Children's biased self-perceptions of social acceptance have been linked to increased aggressive and depressive symptoms. The examination of biased self-perceptions as a risk factor for negative socio-emotional outcomes is an important line of research but inconsistency exists within the field regarding which method of difference score calculation (i.e., difference or residual scores) is used to quantify the degree to which a person holds biased self-perceptions. This study compared the methods on three issues: 1) the extent to which the methods agree about which participants hold biased self-perceptions; 2) the strength of the estimated relationship between biased-self perceptions of social acceptance and socio-emotional outcomes (i.e., aggression and depressive symptoms); 3) the strength of those same estimated relationships while controlling for a potentially confounding variable (actual social acceptance). Data from a previously published study (David and Kistner Journal of Abnormal Child Psychology: An Official Publication of the International Society for Research in Child and Adolescent Psychopathology, 28(4), 327–337, 2000) of 871 third through fifth grade students who completed measures of their depressive symptoms as well as their own, and their peers', social acceptance and aggression, was used in the present study.
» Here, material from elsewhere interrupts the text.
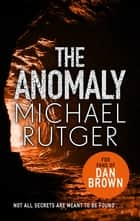 The Anomaly - The blockbuster thriller that will take you back to our darker origins . . . ebook by Michael Rutger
Results showed the difference and residual methods demonstrated moderate agreement regarding bias classification. The difference method correlated more strongly with aggression than did the residual method. Conversely, the residual method correlated more strongly with depressive symptoms than did the difference method. Once actual social acceptance was added to the difference score prediction model the methods became equivalent in their associations with both outcomes. Implications regarding the importance of statistically controlling for the actual social acceptance component of the bias score are discussed.